Archive for March, 2008
Viajando
Monday, March 17th, 2008Freqüentemente visito o blog de um projeto chamado Beira de Estrada que é uma coletânea fotográfica de Minhas Gerais. As fotos são feitas pelo fotógrafo Leo Drumond, que tem uma sensibildade absurda e consegue captar lindas imagens, que sempre me tocam de um jeito ou de outro. Essa sessão me tocou muito, com fotos de vários tipos estradas, úmidas, secas, esburacadas, esverdeadas, interrompidas, coloridas, embarradas, divididas, escuras e brilhantes.
Fiquei pensando na quantidade de caminhos que eu já percorri nessa minha vida de 24 anos de idade. E os muitos outros que ainda vou percorrer. E sempre me passa pela cabeça os motivos de percorrê-los; os esforços feitos; o objetivo desse processo todo. Me vêem à cabeça muitas idéias absolutamente clichês sobre construir uma vida, uma história. Sei lá, só sei que às vezes me dá uma canseira. : )
Finalmente o vídeo do show do Mika
Wednesday, March 12th, 2008Então, consegui “uploadear” o vídeo da última música do show: Lollypop. Foi sensacional, uma catarse… eles jogaram muitos balões no público. Pra explicar o comecinho… teve um teatrinho onde vários membros da banda estavam vestidos de bixinhos, inclusive o Mika… e fizeram uma encenação.
Aí vai!
Acessórios perdidos
Thursday, March 6th, 2008“Se Londres tivesse um “achados e perdidos” ele seria algo de proporções gigantescas. Aqui as pesoas precisam se encher de acessórios. Existe um mínino de coisas com as quais tu tem que sair de casa no início de um dia: manta, chapéu/toca, luvas, alguma coisa pra ler, ou fones de ouvido pra escutar música, o teu Oyster Card (cartão do Tube), manteiga de cacau pra passar na boca, creminho hidrante…

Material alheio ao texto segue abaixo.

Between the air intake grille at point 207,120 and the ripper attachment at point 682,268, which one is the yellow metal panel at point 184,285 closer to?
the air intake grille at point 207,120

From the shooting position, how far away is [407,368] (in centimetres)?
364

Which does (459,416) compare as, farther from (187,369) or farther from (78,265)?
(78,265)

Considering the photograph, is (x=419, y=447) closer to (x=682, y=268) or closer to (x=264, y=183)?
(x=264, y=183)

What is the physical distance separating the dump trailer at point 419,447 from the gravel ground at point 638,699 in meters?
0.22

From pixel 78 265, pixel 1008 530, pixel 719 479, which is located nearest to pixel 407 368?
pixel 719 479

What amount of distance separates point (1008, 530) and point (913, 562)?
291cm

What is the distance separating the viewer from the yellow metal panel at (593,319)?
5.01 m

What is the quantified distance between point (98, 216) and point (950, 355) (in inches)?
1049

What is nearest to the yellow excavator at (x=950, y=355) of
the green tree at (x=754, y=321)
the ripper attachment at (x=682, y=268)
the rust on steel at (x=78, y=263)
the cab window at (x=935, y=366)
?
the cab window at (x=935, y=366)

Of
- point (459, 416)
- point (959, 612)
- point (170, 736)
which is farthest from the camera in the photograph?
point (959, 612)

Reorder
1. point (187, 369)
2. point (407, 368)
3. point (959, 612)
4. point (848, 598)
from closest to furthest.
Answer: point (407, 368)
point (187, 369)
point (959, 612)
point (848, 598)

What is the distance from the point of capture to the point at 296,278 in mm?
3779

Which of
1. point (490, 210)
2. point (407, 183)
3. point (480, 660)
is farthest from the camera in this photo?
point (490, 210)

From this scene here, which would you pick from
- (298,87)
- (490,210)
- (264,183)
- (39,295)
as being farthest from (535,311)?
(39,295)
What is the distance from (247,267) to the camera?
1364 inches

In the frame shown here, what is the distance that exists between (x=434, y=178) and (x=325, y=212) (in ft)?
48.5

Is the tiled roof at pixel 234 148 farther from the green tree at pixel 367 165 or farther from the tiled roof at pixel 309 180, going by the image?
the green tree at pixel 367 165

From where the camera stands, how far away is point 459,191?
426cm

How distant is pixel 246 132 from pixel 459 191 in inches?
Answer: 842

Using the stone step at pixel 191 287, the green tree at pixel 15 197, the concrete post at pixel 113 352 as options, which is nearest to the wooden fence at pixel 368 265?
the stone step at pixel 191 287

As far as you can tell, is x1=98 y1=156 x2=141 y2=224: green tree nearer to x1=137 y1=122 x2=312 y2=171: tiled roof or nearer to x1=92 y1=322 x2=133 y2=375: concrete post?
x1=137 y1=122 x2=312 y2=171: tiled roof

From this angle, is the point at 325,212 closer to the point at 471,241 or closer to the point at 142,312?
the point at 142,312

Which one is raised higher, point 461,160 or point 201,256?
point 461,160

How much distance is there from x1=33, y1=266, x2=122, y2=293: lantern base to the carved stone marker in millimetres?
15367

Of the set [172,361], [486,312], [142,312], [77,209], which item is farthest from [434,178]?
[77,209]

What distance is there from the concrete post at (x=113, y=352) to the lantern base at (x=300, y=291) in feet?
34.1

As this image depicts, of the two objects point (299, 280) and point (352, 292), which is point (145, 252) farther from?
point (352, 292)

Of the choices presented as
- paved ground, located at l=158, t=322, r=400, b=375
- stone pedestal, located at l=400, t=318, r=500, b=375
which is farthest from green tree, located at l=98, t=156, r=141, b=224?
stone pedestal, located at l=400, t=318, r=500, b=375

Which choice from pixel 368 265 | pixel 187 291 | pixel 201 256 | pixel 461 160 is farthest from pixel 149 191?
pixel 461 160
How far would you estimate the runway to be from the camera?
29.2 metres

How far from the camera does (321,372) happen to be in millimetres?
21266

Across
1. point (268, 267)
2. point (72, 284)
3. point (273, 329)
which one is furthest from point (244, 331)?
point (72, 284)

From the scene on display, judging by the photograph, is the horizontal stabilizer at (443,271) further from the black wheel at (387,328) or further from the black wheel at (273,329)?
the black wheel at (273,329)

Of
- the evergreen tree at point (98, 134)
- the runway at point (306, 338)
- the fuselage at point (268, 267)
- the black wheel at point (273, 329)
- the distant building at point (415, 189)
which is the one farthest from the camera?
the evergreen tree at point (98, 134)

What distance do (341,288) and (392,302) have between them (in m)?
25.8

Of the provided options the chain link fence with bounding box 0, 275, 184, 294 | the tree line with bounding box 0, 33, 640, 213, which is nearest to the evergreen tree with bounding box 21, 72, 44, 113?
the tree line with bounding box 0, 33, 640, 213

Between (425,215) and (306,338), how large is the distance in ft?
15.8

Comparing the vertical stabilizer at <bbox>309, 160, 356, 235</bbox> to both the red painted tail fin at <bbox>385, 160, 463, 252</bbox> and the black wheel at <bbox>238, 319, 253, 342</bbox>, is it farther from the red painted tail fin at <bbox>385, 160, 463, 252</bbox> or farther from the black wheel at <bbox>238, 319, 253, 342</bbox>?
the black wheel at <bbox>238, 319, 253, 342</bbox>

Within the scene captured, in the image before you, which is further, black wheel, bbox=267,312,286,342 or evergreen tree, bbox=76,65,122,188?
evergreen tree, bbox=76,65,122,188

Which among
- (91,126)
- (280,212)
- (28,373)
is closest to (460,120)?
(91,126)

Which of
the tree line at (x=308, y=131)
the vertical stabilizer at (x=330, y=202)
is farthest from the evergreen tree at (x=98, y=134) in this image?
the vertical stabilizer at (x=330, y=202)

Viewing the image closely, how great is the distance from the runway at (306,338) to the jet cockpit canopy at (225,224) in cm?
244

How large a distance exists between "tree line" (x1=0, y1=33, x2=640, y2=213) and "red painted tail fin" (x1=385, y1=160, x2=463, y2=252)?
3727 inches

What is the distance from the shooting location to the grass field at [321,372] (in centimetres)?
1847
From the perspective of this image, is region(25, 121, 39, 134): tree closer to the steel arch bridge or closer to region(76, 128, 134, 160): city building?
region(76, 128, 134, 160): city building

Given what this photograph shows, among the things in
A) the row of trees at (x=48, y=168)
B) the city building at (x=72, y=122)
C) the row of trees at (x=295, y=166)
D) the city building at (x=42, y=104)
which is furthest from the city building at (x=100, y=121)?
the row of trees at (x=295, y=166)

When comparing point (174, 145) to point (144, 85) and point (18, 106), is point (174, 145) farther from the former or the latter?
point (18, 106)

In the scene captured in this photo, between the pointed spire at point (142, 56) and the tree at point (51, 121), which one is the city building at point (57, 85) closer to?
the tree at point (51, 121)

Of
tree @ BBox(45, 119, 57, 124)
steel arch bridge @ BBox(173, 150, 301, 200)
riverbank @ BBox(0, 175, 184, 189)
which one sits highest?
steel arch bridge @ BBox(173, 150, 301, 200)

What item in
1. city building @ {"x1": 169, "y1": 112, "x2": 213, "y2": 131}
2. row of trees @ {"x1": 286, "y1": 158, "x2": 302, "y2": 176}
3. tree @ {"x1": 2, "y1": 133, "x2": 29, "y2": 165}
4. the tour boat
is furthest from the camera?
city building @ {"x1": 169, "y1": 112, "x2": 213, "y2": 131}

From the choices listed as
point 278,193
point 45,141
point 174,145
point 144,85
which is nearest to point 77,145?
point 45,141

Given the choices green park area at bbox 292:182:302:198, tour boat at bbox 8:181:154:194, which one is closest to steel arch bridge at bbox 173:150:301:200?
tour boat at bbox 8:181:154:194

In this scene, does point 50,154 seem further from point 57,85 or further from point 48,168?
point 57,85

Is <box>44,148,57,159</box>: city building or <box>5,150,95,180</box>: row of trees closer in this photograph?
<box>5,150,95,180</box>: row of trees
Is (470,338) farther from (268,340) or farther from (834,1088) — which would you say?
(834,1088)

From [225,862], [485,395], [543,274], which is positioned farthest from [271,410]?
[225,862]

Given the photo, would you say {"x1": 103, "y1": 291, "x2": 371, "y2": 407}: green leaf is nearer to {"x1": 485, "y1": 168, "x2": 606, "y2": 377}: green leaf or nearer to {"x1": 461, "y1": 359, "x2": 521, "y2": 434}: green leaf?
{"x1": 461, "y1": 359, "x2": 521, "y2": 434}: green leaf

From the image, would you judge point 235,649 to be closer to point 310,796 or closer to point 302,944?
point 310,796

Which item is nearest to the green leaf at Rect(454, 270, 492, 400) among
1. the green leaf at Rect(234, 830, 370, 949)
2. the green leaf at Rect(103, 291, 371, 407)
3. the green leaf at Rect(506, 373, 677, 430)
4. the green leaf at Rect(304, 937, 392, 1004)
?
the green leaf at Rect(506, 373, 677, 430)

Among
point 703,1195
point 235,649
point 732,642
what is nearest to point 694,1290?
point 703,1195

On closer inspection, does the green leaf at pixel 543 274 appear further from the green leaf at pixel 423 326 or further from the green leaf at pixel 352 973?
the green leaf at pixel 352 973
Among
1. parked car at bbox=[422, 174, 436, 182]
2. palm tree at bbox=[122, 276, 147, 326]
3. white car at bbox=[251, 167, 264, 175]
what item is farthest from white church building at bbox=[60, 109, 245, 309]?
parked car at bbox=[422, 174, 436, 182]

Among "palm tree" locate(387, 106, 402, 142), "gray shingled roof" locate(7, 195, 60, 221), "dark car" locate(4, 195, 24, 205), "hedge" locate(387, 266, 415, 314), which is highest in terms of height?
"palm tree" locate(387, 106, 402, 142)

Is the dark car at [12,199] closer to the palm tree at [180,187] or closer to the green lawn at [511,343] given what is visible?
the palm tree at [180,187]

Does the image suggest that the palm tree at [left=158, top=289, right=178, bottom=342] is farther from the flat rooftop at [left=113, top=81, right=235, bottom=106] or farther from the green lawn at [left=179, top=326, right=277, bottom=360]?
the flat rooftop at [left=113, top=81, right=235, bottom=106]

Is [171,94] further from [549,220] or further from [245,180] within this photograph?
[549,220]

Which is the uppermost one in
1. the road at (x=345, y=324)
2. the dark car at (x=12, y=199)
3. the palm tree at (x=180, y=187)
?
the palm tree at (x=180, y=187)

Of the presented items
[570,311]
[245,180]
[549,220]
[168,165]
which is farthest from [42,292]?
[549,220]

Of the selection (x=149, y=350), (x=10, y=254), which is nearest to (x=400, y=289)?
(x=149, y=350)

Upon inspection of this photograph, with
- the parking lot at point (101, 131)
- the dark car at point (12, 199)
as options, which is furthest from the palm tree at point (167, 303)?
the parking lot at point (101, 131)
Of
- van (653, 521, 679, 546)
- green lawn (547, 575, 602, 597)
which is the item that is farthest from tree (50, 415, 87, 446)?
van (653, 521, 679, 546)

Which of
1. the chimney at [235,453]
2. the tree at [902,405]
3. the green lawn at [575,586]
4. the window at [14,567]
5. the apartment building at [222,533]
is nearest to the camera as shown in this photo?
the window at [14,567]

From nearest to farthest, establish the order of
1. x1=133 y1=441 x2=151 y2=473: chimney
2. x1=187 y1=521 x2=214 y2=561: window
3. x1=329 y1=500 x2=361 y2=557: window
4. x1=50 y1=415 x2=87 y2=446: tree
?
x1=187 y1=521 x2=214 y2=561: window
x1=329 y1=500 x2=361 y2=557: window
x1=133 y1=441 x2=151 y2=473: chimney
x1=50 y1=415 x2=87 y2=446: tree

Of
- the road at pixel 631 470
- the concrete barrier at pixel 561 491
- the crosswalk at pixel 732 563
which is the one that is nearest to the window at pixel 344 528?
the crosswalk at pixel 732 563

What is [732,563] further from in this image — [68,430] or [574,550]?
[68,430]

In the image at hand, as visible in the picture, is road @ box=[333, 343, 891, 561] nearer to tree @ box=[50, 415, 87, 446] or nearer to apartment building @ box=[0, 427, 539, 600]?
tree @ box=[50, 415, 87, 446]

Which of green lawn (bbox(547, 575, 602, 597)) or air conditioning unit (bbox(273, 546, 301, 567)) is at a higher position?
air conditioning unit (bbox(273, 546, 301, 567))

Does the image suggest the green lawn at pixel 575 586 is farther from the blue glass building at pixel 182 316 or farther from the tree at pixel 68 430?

É um tira-e-bota (manta, casaco, boina) que fica até engraçado: em casa é calor; na rua é frio; no tube é calor na rua, frio de novo. No ônibus? Calor. Na calçada novamente: frio e umidade. Então por toda parte são luvas, toucas, e mantas jogadas no chão, abandonadas, molhadas, perdidas. Esses dias encontrei uma tão bonitinha que fiquei com pena, peguei pra mim, dei um banho quente, lavei direitinho e pimba, incorporei ao meu guarda-roupa”.
Escrevi isso há mais ou menos um mês e meio atrás, quando achei a touquinha cinza que aparece na foto.
Alguns dias após escrever esse texto, descobri que a dita cuja tinha vida própria.
Estava eu com minha touquinha (depois descobri que ela nunca havia sido minha, nunca se entregou…) no ônibus e não é que ela voltou para seu caminho? Pois é, ela era uma touca viajante, andarilha, que não gostava de se prender. Desci do ônibus e ela resolveu permanecer lá, continuou sua aventura de se encaixar nas cabeças que encontra por Londres.